Actually, yes. Think about it. If metadata is about data, and metadata is also data itself, then why can’t we have metadata about other metadata? We could call it meta-metadata if you wish. And we could have meta-meta-metadata too, and so on and so forth. For example:
- Our representation of individual people in the database constitutes plain data.
- Data about who entered plain data and when constitutes metadata.
- Data about who entered metadata, and when, constitutes meta-metadata.
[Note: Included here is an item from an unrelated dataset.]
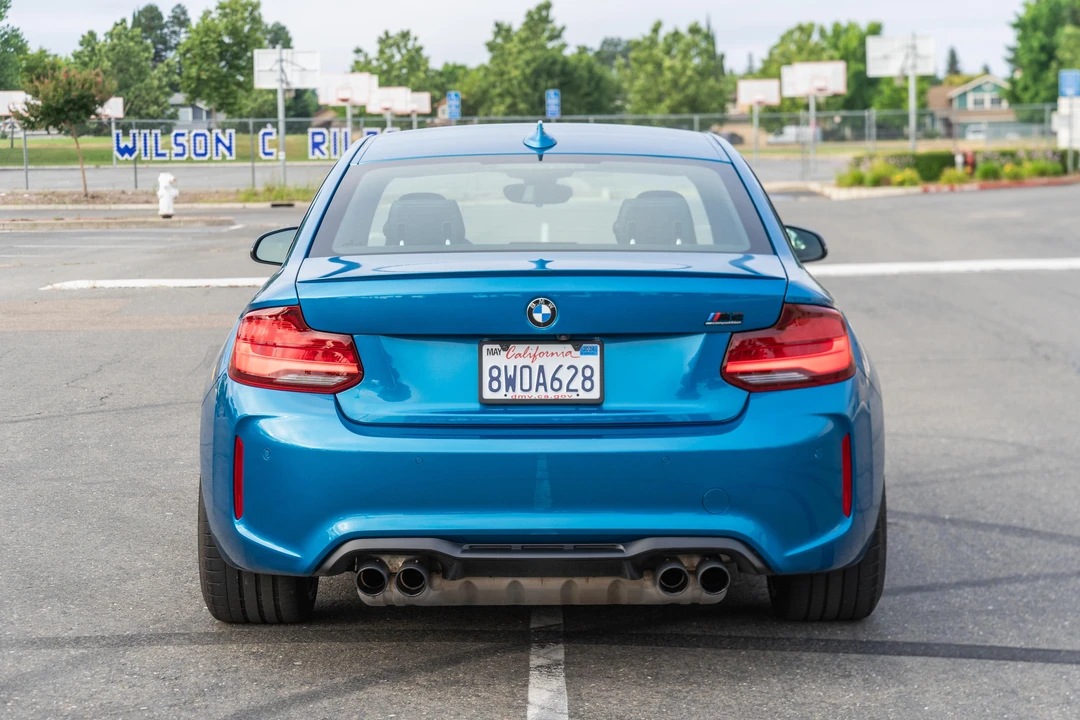2021 BMW F87 M2 - Image 14 of 31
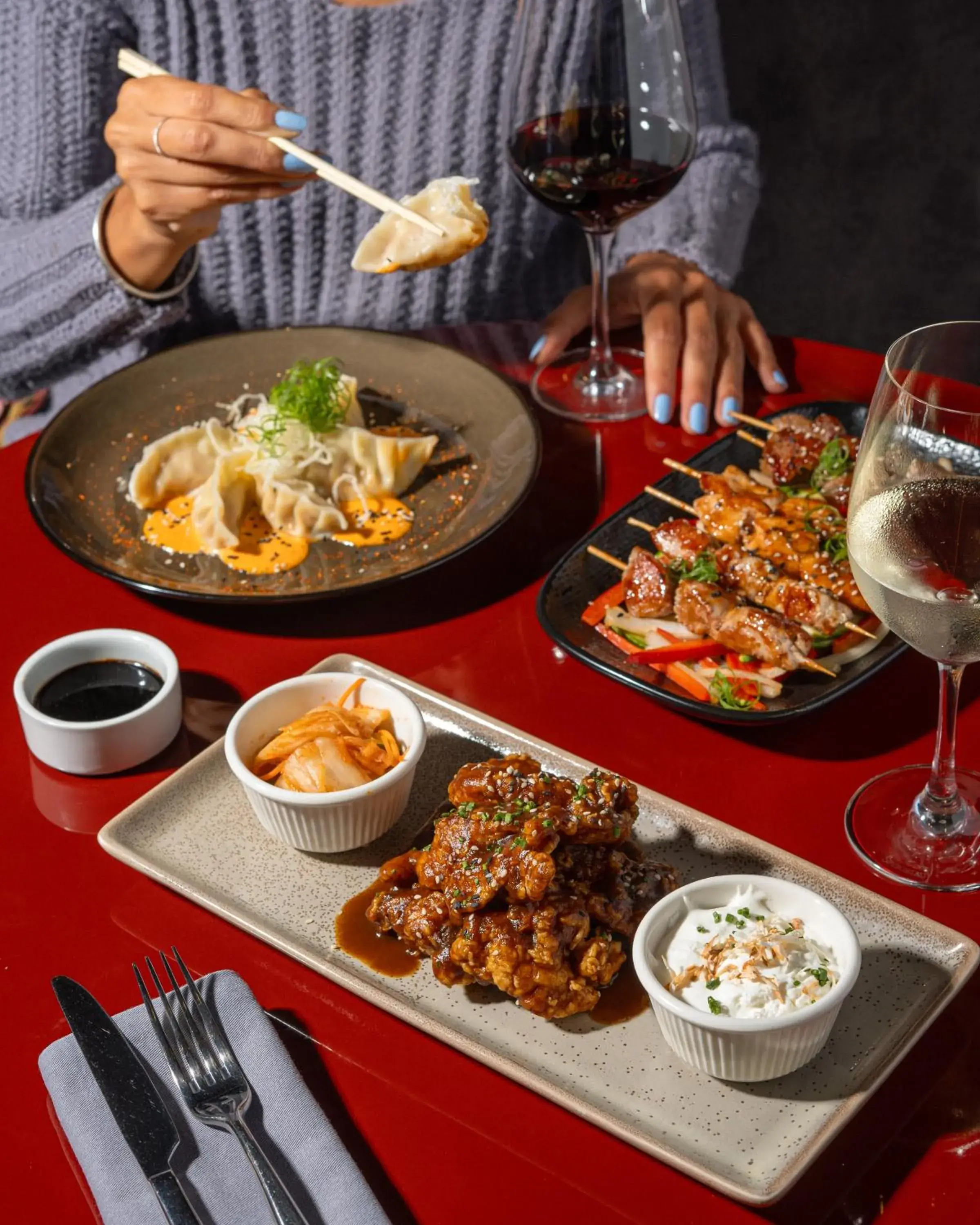 Restaurant/places to eat in Pullman Lima Miraflores Restaurant/places to eat in Pullman Lima Miraflores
- Data about who and when entered meta-metadata constitutes meta-meta-metadata.
- And so on and so forth.
You may think that I am pushing things over the top, but I am not. Imagine the following situation. A database is created to document the details of key individuals in a community, the places where they live, and the events that occur in relation to them, in order to study the dynamics of the group. The data that we enter in this database describes people, events and places and, as such, constitutes plain data. Now imagine that we are also interested in recording who documents what, when, and from which sources. To do this, we may add tables or fields to the database so that we can record who documented each individual, place or event, when they did it, and what sources they used to obtain the information. This data, obviously, constitutes metadata, as it describes plain data.
Now imagine that a sociologist decides to carry out a project to study how researchers in anthropology work and, specifically, what relationships exist between specific types of sources and times of the day. To this sociologist, our records of who entered what information, when and from which sources would be very interesting. To them, the people, places and events in the database are not relevant; what they are interested in is the metadata that we recorded. In other words, the sociologist would be looking at our metadata as their primary object of study or, rather, as raw data that they need to describe, summarise, process and interpret. In other words, what is metadata to us becomes plain data to them.
This happens because we put the focus on different places. To us, recording who entered what is an additional layer of information that complements our data. To them, these records are primary data. This is to say, the same data may be seen as plain or meta depending on who looks at it and for which purpose. Or, in other words, metadata does not correspond to a specific sub-category of data, but to a role that data may play in certain scenarios. In this regard, metadata is not made of a difference substance, and does not possess a different essence, as compared to plain data. They both are made of the same stuff, so to speak. But some data, which happens to represent other data rather than other kinds of things in the world, may play a meta role in some circumstances.
Now, if we agree that metadata does not constitute a separate kind of things, and coming back to Liskov substitution principle, then we must conclude that metadata should be treated as any other data. We can use the same tools, languages, approaches and techniques to deal with metadata as we do for plain data. We don’t need specifically designed repositories to hold metadata; good old databases should be enough. We don’t need metadata standards; data standards should work. We don’t need metadata schemas; data schemas should do. I admit I am exaggerating a bit here, because metadata, as a special kind of data, may benefit from a specific treatment very much like pineapples benefit from a specialised pineapple corer over a generic knife. The point is that we should be critical with over-emphasising metadata as a different category, and accompanying it with myriads of specifically designed technologies and tools as we often see in digital humanities. By default, we should ask ourselves “can I solve this metadata problem by using regular data techniques or tools?”. Only in very specific scenarios we should need very specific means.